Beasley v. Girten, 61 So. 2d 179, 181 (Fla. 1952). Because dismissal is the ultimate sanction in the adversarial system, it should be reserved for those aggravating circumstances in which a lesser sanction would fail to achieve a just result.

This Court is vitally concerned with the swift administration of justice at both the trial and appellate levels. In the interest of an efficient judicial system and in the interest of clients, it is essential that attorneys adhere to filing deadlines and other procedural requirements.[2] However, a fine, public reprimand, or contempt order may often be the appropriate sanction to impose on an attorney in those situations where the attorney, and not the client, is responsible for the error. To assist the trial court in determining whether dismissal with prejudice is warranted, we have adopted the following set of factors set forth in large part by Judge Altenbernd: 1) whether the attorney's disobedience was willful, deliberate, or contumacious, rather than an act of neglect or inexperience; 2) whether the attorney has been previously sanctioned; 3) whether the client was personally involved in the act of disobedience; 4) whether the delay prejudiced the opposing party through undue expense, loss of evidence, or in some other fashion; 5) whether the attorney offered reasonable justification for noncompliance; and 6) whether the delay created significant problems of judicial administration. Upon consideration of these factors, if a sanction less severe than dismissal with prejudice appears to be a viable alternative, the trial court should employ such an alternative.

For the foregoing reasons, we quash the district court's decision, approve Clay, and remand the case with directions that the trial court be ordered to reconsider in light of the new factors established in this opinion.

It is so ordered.



[1] New River Yachting, Inc. v. Bacchiocchi, 407 So. 2d 607 (Fla. 4th DCA 1981), review denied, 415 So. 2d 1360 (Fla. 1982); Neida's Boutique, Inc. v. Gabor and Co., 348 So. 2d 1196 (Fla. 3d DCA 1977), cert. denied, 366 So. 2d 883 (Fla. 1978); Reynolds v. Deep South Sports, Inc., 211 So. 2d 37 (Fla. 2d DCA 1968).

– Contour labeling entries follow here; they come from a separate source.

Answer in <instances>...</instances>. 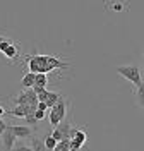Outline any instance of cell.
I'll return each instance as SVG.
<instances>
[{
    "label": "cell",
    "instance_id": "ba28073f",
    "mask_svg": "<svg viewBox=\"0 0 144 151\" xmlns=\"http://www.w3.org/2000/svg\"><path fill=\"white\" fill-rule=\"evenodd\" d=\"M36 108H38V105H16L14 108L7 110V115L24 119L28 113H34V112H36Z\"/></svg>",
    "mask_w": 144,
    "mask_h": 151
},
{
    "label": "cell",
    "instance_id": "5b68a950",
    "mask_svg": "<svg viewBox=\"0 0 144 151\" xmlns=\"http://www.w3.org/2000/svg\"><path fill=\"white\" fill-rule=\"evenodd\" d=\"M87 139V134L84 129H74L70 131V151H76V150H81L84 146V142Z\"/></svg>",
    "mask_w": 144,
    "mask_h": 151
},
{
    "label": "cell",
    "instance_id": "30bf717a",
    "mask_svg": "<svg viewBox=\"0 0 144 151\" xmlns=\"http://www.w3.org/2000/svg\"><path fill=\"white\" fill-rule=\"evenodd\" d=\"M60 98H62V94L58 93V91H48V89H45V91H41V93L38 94V100L47 101V105L50 106V108L57 103Z\"/></svg>",
    "mask_w": 144,
    "mask_h": 151
},
{
    "label": "cell",
    "instance_id": "9a60e30c",
    "mask_svg": "<svg viewBox=\"0 0 144 151\" xmlns=\"http://www.w3.org/2000/svg\"><path fill=\"white\" fill-rule=\"evenodd\" d=\"M55 151H70V137H64L57 142Z\"/></svg>",
    "mask_w": 144,
    "mask_h": 151
},
{
    "label": "cell",
    "instance_id": "7402d4cb",
    "mask_svg": "<svg viewBox=\"0 0 144 151\" xmlns=\"http://www.w3.org/2000/svg\"><path fill=\"white\" fill-rule=\"evenodd\" d=\"M7 125H9V124H7L4 119H2V117H0V136L4 134V131H5V129H7Z\"/></svg>",
    "mask_w": 144,
    "mask_h": 151
},
{
    "label": "cell",
    "instance_id": "603a6c76",
    "mask_svg": "<svg viewBox=\"0 0 144 151\" xmlns=\"http://www.w3.org/2000/svg\"><path fill=\"white\" fill-rule=\"evenodd\" d=\"M38 108H39V110H48L50 106L47 105V101H41V100H39V101H38Z\"/></svg>",
    "mask_w": 144,
    "mask_h": 151
},
{
    "label": "cell",
    "instance_id": "2e32d148",
    "mask_svg": "<svg viewBox=\"0 0 144 151\" xmlns=\"http://www.w3.org/2000/svg\"><path fill=\"white\" fill-rule=\"evenodd\" d=\"M48 84V76L45 72H38L36 74V84L34 86H41V88H47Z\"/></svg>",
    "mask_w": 144,
    "mask_h": 151
},
{
    "label": "cell",
    "instance_id": "9c48e42d",
    "mask_svg": "<svg viewBox=\"0 0 144 151\" xmlns=\"http://www.w3.org/2000/svg\"><path fill=\"white\" fill-rule=\"evenodd\" d=\"M70 131H72L70 124H67V122H64V120H62L58 125H55V127H53L52 136H53L57 141H60V139H64V137H70Z\"/></svg>",
    "mask_w": 144,
    "mask_h": 151
},
{
    "label": "cell",
    "instance_id": "5bb4252c",
    "mask_svg": "<svg viewBox=\"0 0 144 151\" xmlns=\"http://www.w3.org/2000/svg\"><path fill=\"white\" fill-rule=\"evenodd\" d=\"M135 101H137V105L144 110V83L135 88Z\"/></svg>",
    "mask_w": 144,
    "mask_h": 151
},
{
    "label": "cell",
    "instance_id": "4fadbf2b",
    "mask_svg": "<svg viewBox=\"0 0 144 151\" xmlns=\"http://www.w3.org/2000/svg\"><path fill=\"white\" fill-rule=\"evenodd\" d=\"M45 150H48V151H55V146H57V139H55V137H53V136H52V132H50V134H47V136H45Z\"/></svg>",
    "mask_w": 144,
    "mask_h": 151
},
{
    "label": "cell",
    "instance_id": "d6986e66",
    "mask_svg": "<svg viewBox=\"0 0 144 151\" xmlns=\"http://www.w3.org/2000/svg\"><path fill=\"white\" fill-rule=\"evenodd\" d=\"M38 119H36V115L34 113H28L26 117H24V124H29V125H38Z\"/></svg>",
    "mask_w": 144,
    "mask_h": 151
},
{
    "label": "cell",
    "instance_id": "44dd1931",
    "mask_svg": "<svg viewBox=\"0 0 144 151\" xmlns=\"http://www.w3.org/2000/svg\"><path fill=\"white\" fill-rule=\"evenodd\" d=\"M47 112H48V110H39V108H36L34 115H36V119H38V120H43V119L47 117Z\"/></svg>",
    "mask_w": 144,
    "mask_h": 151
},
{
    "label": "cell",
    "instance_id": "cb8c5ba5",
    "mask_svg": "<svg viewBox=\"0 0 144 151\" xmlns=\"http://www.w3.org/2000/svg\"><path fill=\"white\" fill-rule=\"evenodd\" d=\"M4 115H7V108L4 105H0V117H4Z\"/></svg>",
    "mask_w": 144,
    "mask_h": 151
},
{
    "label": "cell",
    "instance_id": "ac0fdd59",
    "mask_svg": "<svg viewBox=\"0 0 144 151\" xmlns=\"http://www.w3.org/2000/svg\"><path fill=\"white\" fill-rule=\"evenodd\" d=\"M31 148H33L34 151H39V150H43V148H45V142H41L38 137H36V134H34V136L31 137Z\"/></svg>",
    "mask_w": 144,
    "mask_h": 151
},
{
    "label": "cell",
    "instance_id": "d4e9b609",
    "mask_svg": "<svg viewBox=\"0 0 144 151\" xmlns=\"http://www.w3.org/2000/svg\"><path fill=\"white\" fill-rule=\"evenodd\" d=\"M143 57H144V55H143Z\"/></svg>",
    "mask_w": 144,
    "mask_h": 151
},
{
    "label": "cell",
    "instance_id": "8992f818",
    "mask_svg": "<svg viewBox=\"0 0 144 151\" xmlns=\"http://www.w3.org/2000/svg\"><path fill=\"white\" fill-rule=\"evenodd\" d=\"M0 141H2V146H4V150H14L16 148V141H17V136H16V132L12 129V125H7V129L4 131V134L0 136Z\"/></svg>",
    "mask_w": 144,
    "mask_h": 151
},
{
    "label": "cell",
    "instance_id": "3957f363",
    "mask_svg": "<svg viewBox=\"0 0 144 151\" xmlns=\"http://www.w3.org/2000/svg\"><path fill=\"white\" fill-rule=\"evenodd\" d=\"M117 72H118L120 76H124L125 79H127L129 83H132L135 88H137V86H141L144 83L143 76H141V69H139L137 65H132V64L118 65V67H117Z\"/></svg>",
    "mask_w": 144,
    "mask_h": 151
},
{
    "label": "cell",
    "instance_id": "277c9868",
    "mask_svg": "<svg viewBox=\"0 0 144 151\" xmlns=\"http://www.w3.org/2000/svg\"><path fill=\"white\" fill-rule=\"evenodd\" d=\"M38 93L34 91V88H24L12 98L14 105H38Z\"/></svg>",
    "mask_w": 144,
    "mask_h": 151
},
{
    "label": "cell",
    "instance_id": "ffe728a7",
    "mask_svg": "<svg viewBox=\"0 0 144 151\" xmlns=\"http://www.w3.org/2000/svg\"><path fill=\"white\" fill-rule=\"evenodd\" d=\"M125 9H127V7L122 5V4H118V2H115V4L112 5V10H113V12H124Z\"/></svg>",
    "mask_w": 144,
    "mask_h": 151
},
{
    "label": "cell",
    "instance_id": "6da1fadb",
    "mask_svg": "<svg viewBox=\"0 0 144 151\" xmlns=\"http://www.w3.org/2000/svg\"><path fill=\"white\" fill-rule=\"evenodd\" d=\"M26 65L31 72H52L55 69H67L69 64L65 60L58 58L57 55H39V53H33V55H26Z\"/></svg>",
    "mask_w": 144,
    "mask_h": 151
},
{
    "label": "cell",
    "instance_id": "52a82bcc",
    "mask_svg": "<svg viewBox=\"0 0 144 151\" xmlns=\"http://www.w3.org/2000/svg\"><path fill=\"white\" fill-rule=\"evenodd\" d=\"M12 129L16 132L17 139H31V137L36 134V131H38L36 125H29V124H24V125H12Z\"/></svg>",
    "mask_w": 144,
    "mask_h": 151
},
{
    "label": "cell",
    "instance_id": "7a4b0ae2",
    "mask_svg": "<svg viewBox=\"0 0 144 151\" xmlns=\"http://www.w3.org/2000/svg\"><path fill=\"white\" fill-rule=\"evenodd\" d=\"M65 115H67V100L62 94V98L48 110V122L55 127V125H58V124L65 119Z\"/></svg>",
    "mask_w": 144,
    "mask_h": 151
},
{
    "label": "cell",
    "instance_id": "8fae6325",
    "mask_svg": "<svg viewBox=\"0 0 144 151\" xmlns=\"http://www.w3.org/2000/svg\"><path fill=\"white\" fill-rule=\"evenodd\" d=\"M2 55L5 57L7 60H10V62H16V60L19 58V55H21V47H19V43H17V41H12L9 47L2 52Z\"/></svg>",
    "mask_w": 144,
    "mask_h": 151
},
{
    "label": "cell",
    "instance_id": "7c38bea8",
    "mask_svg": "<svg viewBox=\"0 0 144 151\" xmlns=\"http://www.w3.org/2000/svg\"><path fill=\"white\" fill-rule=\"evenodd\" d=\"M21 84L22 88H33V86L36 84V72H26V74L22 76V81H21Z\"/></svg>",
    "mask_w": 144,
    "mask_h": 151
},
{
    "label": "cell",
    "instance_id": "e0dca14e",
    "mask_svg": "<svg viewBox=\"0 0 144 151\" xmlns=\"http://www.w3.org/2000/svg\"><path fill=\"white\" fill-rule=\"evenodd\" d=\"M12 41H14L12 38L5 36V35H0V53H2V52H4L5 48L9 47V45H10V43H12Z\"/></svg>",
    "mask_w": 144,
    "mask_h": 151
}]
</instances>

[2] According to rule 1.500(c), Florida Rules of Civil Procedure, "[a] party may plead or otherwise defend at any time before default is entered." If a party against whom affirmative relief is sought has filed any paper in a civil action, the court cannot enter a default for failure to file an answer unless the defendant has been served with notice that a default may be entered. Fla. R.Civ.Pro. 1.500(b). However, when the circumstances involve the dismissal of the plaintiff's complaint, there are no similar notice requirements. The rules of civil procedure do not require the defendant to file a motion for default or the court to notify the plaintiff that an application for default is pending. Granted, the plaintiff is aware of the filing deadlines and is responsible for the action that she initiates. Nevertheless, dismissal is an unusually harsh sanction when neither the court nor the defendant is required to notify the plaintiff that dismissal is pending.